Kısa mesaj (Ergun Ata)
İlk maçın onbirlerinde Galatasaray’dan 6, Trabzonspor’dan 7 oyuncu yok. Fark şu; sarı kırmızılılar flaş transferleriyle, transfer yapamayan Bordo-Mavililer, U-17 - U-21’le kadroyu yenilemiş.
Artık zirve daha yakın (Metin Karabaş)
Lider Başakşehir’in puan kaybettiği haftada Galatasaray, Trabzonspor’u konuk etti.

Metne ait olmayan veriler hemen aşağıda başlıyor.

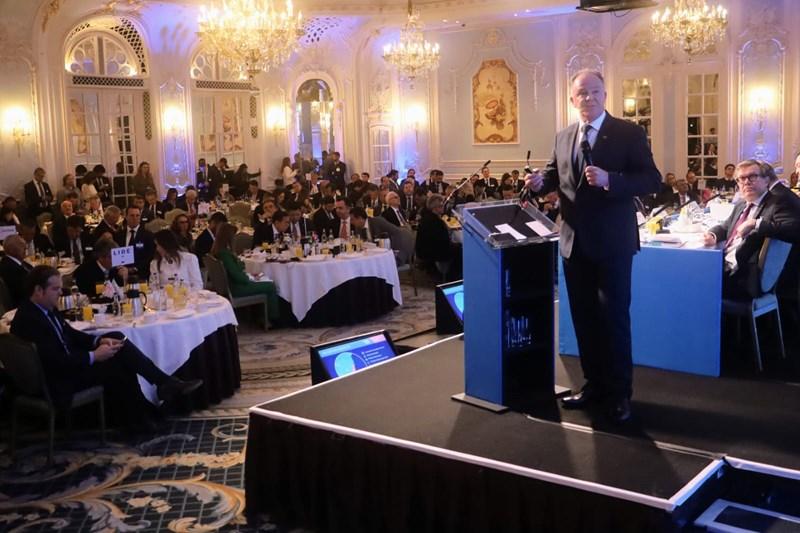 Casagrande fala sobre meio ambiente e potencialidades do Espírito Santo em evento na Inglaterra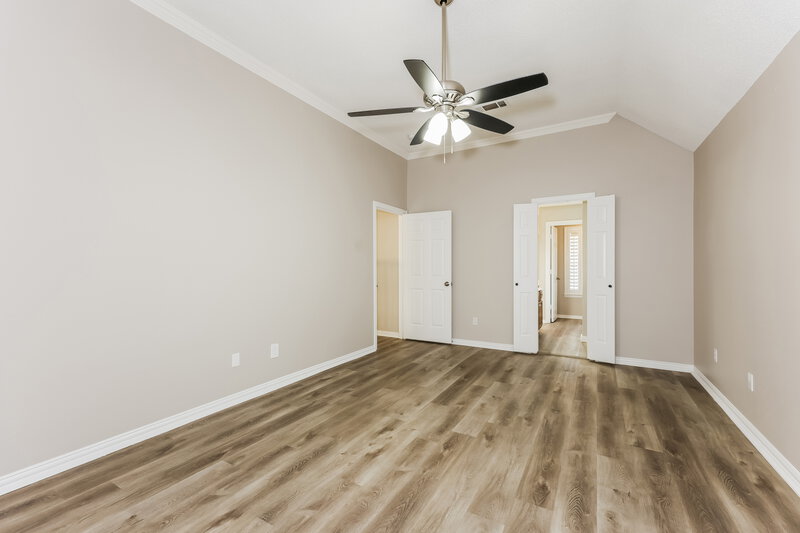 2,625/Mo, 303 Riverwalk Ln Irving, TX 75063 Main Bedroom View 2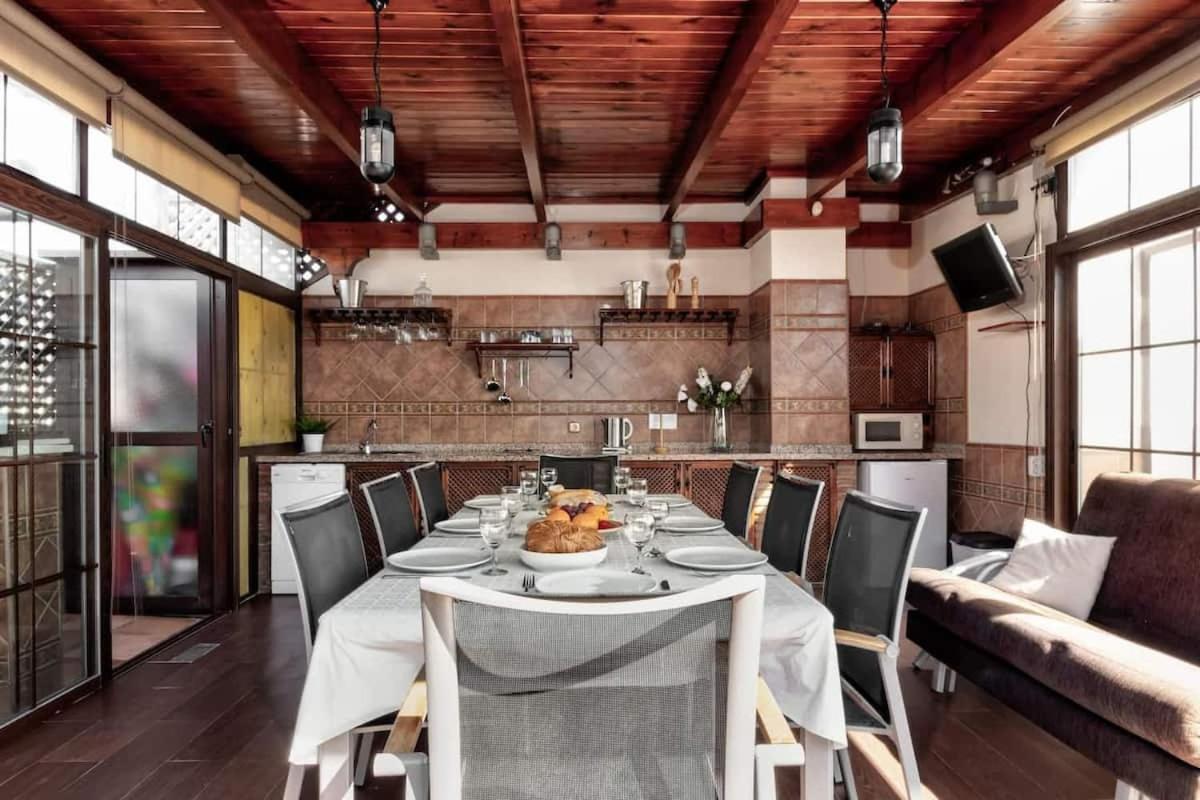 Stunning Penthouse In The Centre Of Apartment *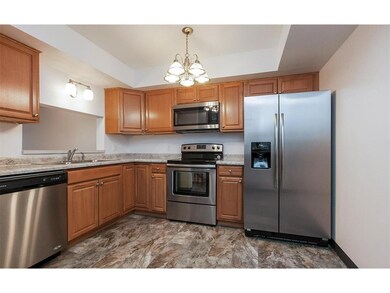 1240 Daleview Dr unit 1, Marion, IA 52302 - photo 4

Zirve yarışında puan farkını kapatmak isteyen Sarı-Kırmızılılar’da sakatlığı bulunun Mariano ve cezalı Fernando kadroda yer almadı.
Mücadeleye çok hızlı ve etkili başlayan Galatasaray ilk dakikadan itibaren Trabzonspor’u kendi yarı alanına hapsetti. 3. dakikada Diagne kaleci ile karşı karşıya kaldığı pozisyonda topu auta gönderdi. 18’de Trabzonspor kalecisi Arda, Onyekuru’yu ceza sahasında düşürdü ve hakem penaltı noktasını gösterdi.
Topun arkasına geçen Diagne düzgün vurdu ve takımını öne geçirdi: 1-0. 24’te ise Ndiaye ceza sahası dışından vurdu top az farkla üstten auta çıktı.
Muslera şov (Metin Karabaş)
30. dakikada Marcao’nun savunmadaki hatasında topu önünde bulan Rodallega çok sert vurdu ve skora denge geldi. 1-1. 45.dakikada Belhanda ceza sahası dışından vurdu Hüseyin’e çarpan top ağlara gitti: 2-1. Galatasaray bulduğu bu golle soyunma odasına 2-1 önde gitmeyi başardı.
Belhanda rahatlattı. Galatasaray ikinci yarıya golle başladı. 51.dakikada Feghouli ile ver-kaça giren Belhanda klas bir vuruşla farkı ikiye çıkarttı: 3-1. 57’de ise Trabzonspor gole çok yaklaştı. Korner atışı sonrası Rodallega’nın kafa vuruşunu Muslera inanılmaz çıkarttı.
Orta alanda kaldı (Metin Karabaş)
Bu yarı daha iyi hücum eden Bordo- Mavililer, Galatasaray savunmasını bir hayli zorladı. Fakat son vuruşu yapmakta zorlandılar. 60. dakikadan sonra tempoyu düşüren Fatih Terim takımı orta alanda kalmayı tercih etti. Rakibini 3- 1 mağlup eden Galatasaray zirveyle farkı altıya indirerek yarışa tekrar ortak oldu.